ParallelKnoppix
ArticleCategory: [Choose a category, translators: do not translate
this, see list below for available categories]
Applications
AuthorImage:[Here we need a little image from you]
TranslationInfo:[Author + translation history. mailto: or
http://homepage]
original in en Majid Hameed
AboutTheAuthor:[A small biography about the author]
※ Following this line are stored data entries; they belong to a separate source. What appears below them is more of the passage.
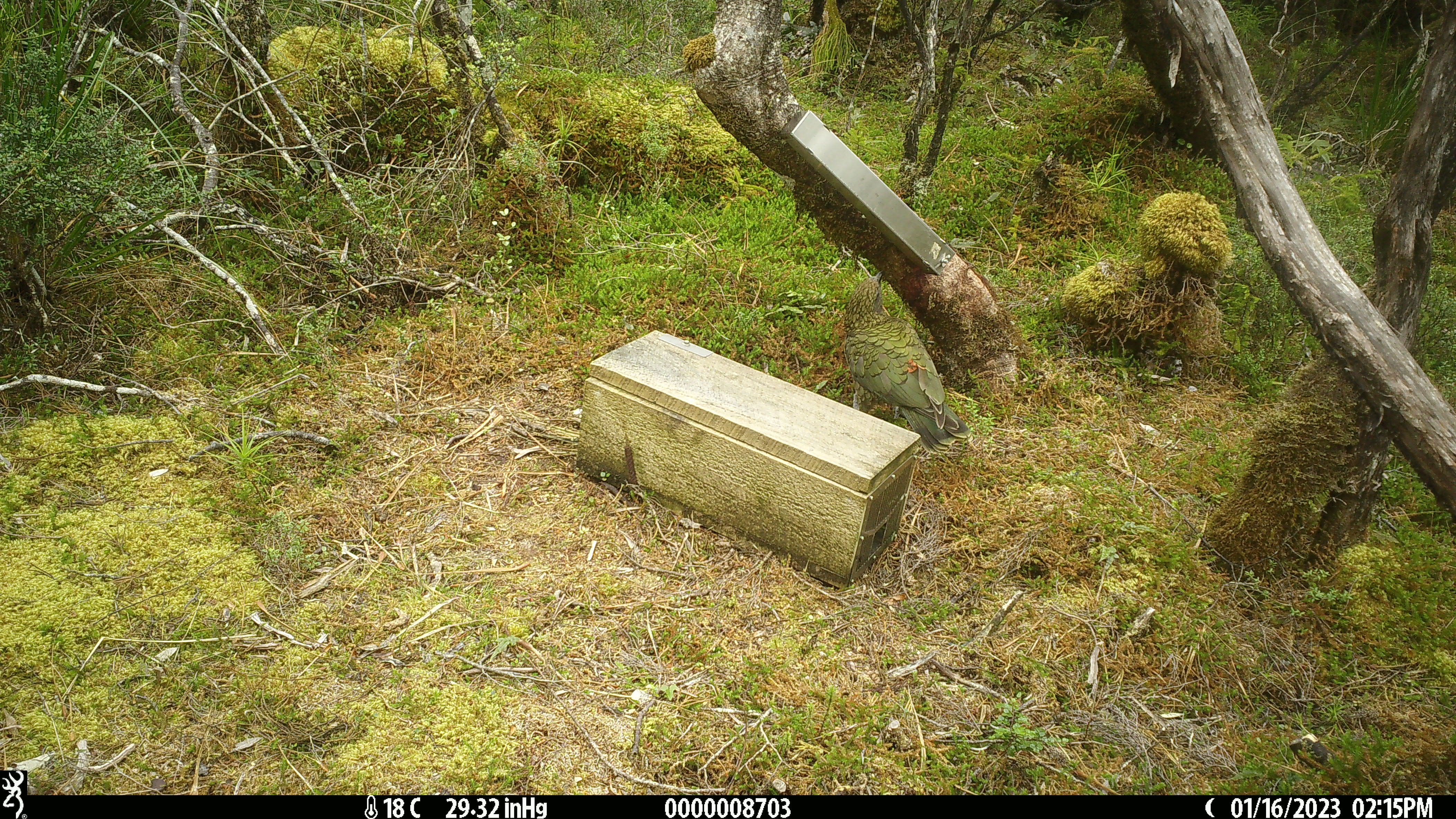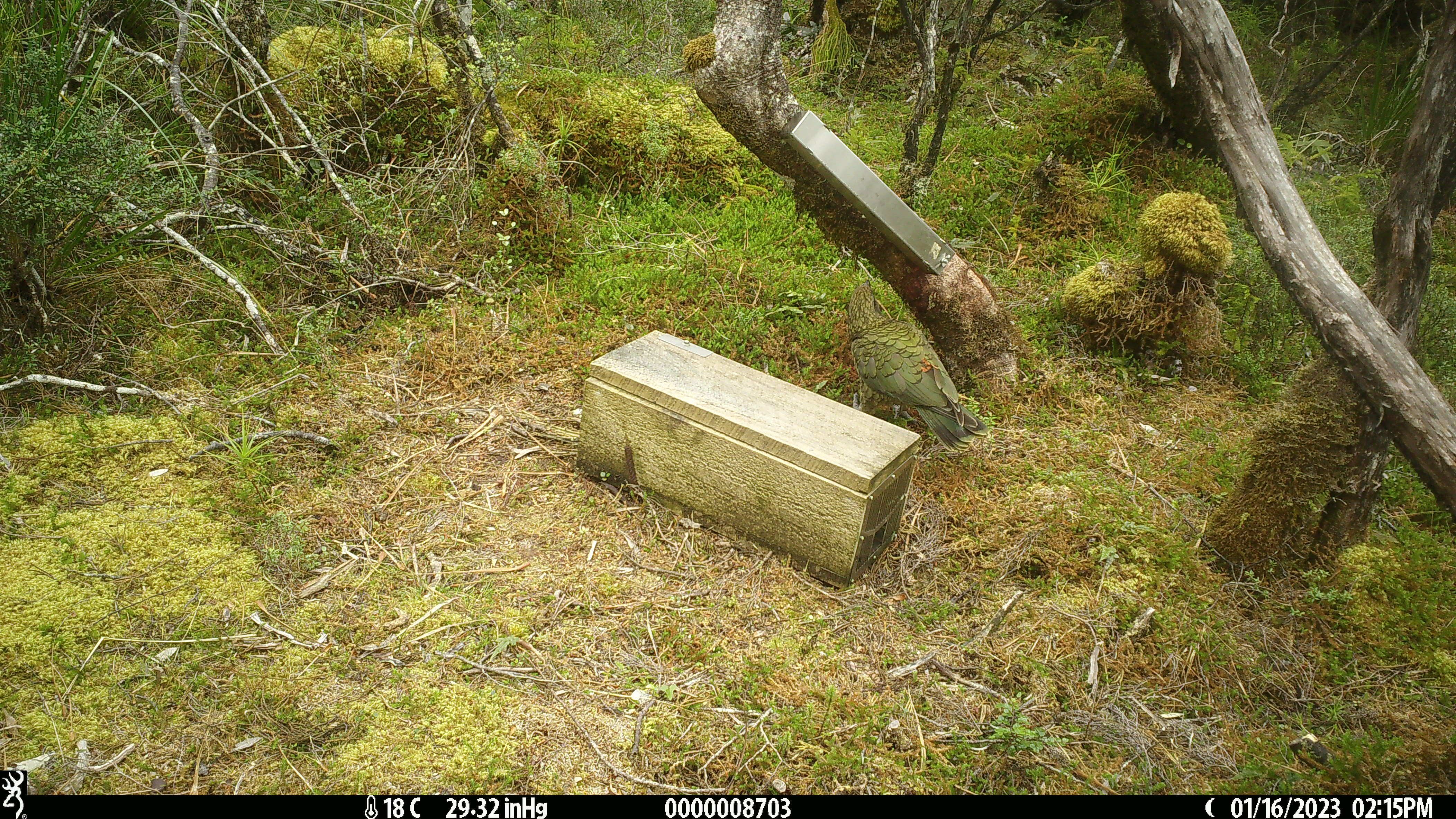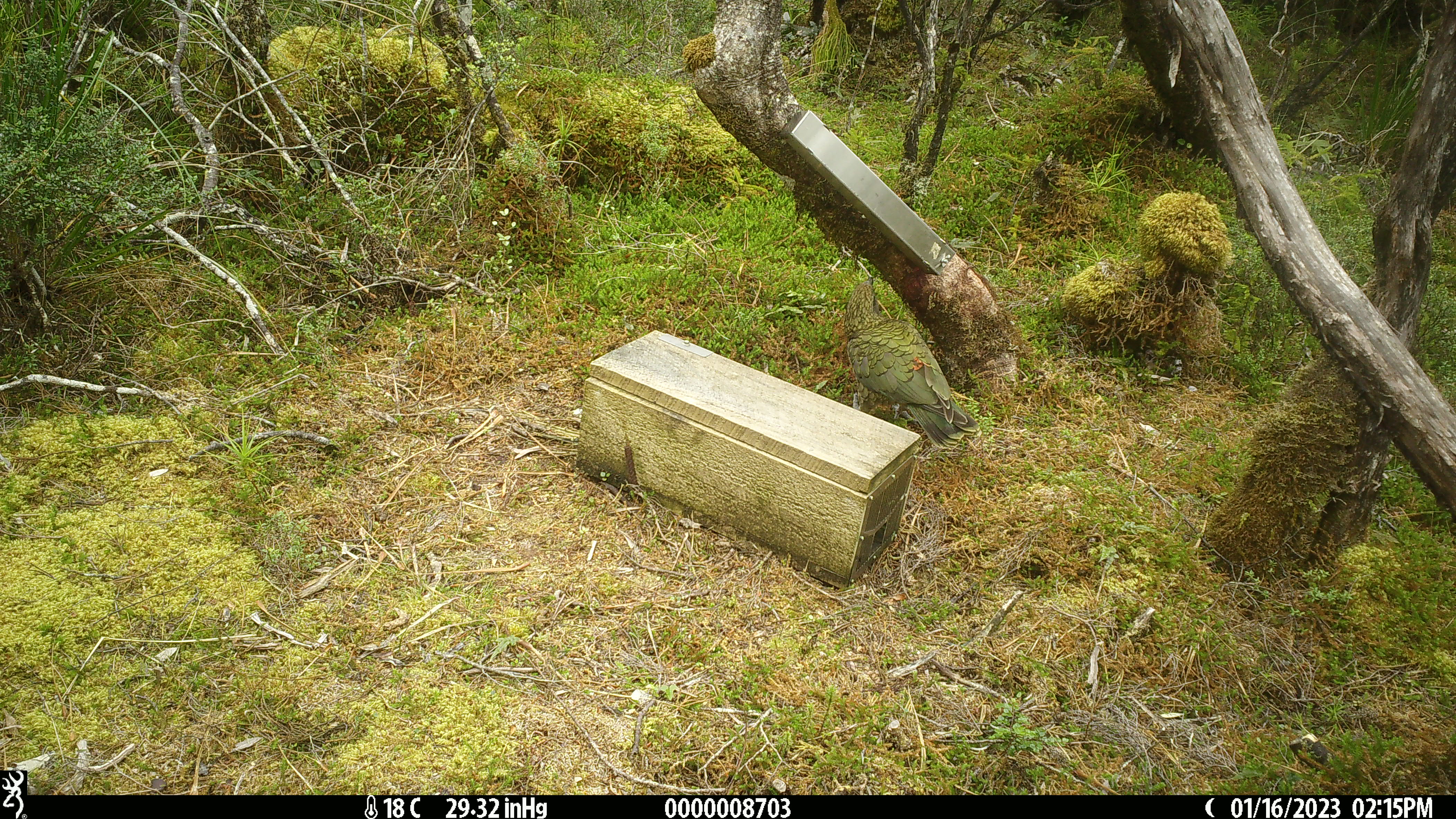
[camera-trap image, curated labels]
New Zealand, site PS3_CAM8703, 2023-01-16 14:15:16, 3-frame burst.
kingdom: Animalia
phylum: Chordata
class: Aves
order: Psittaciformes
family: Strigopidae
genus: Nestor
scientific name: Nestor notabilis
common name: kea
Majid Hameed is an undergraduate student in the Department of Computer
Science at the University of Karachi in Sindh, Pakistan. His main
interests are artificial intelligence, operating systems, networking,
programming, and computer graphics. Hameed describes himself as a
Linux enthusiast who has been using Linux as an operating system for
the past three-and-one-half years, including Red Hat 9, 8, 7.3, and
7.2, Slackware Linux 10 and 9.1, Slax, Mandrake Move 2, Knoppix 3.4,
Vector Linux 4.3, and more.
Abstract:[Here you write a little summary]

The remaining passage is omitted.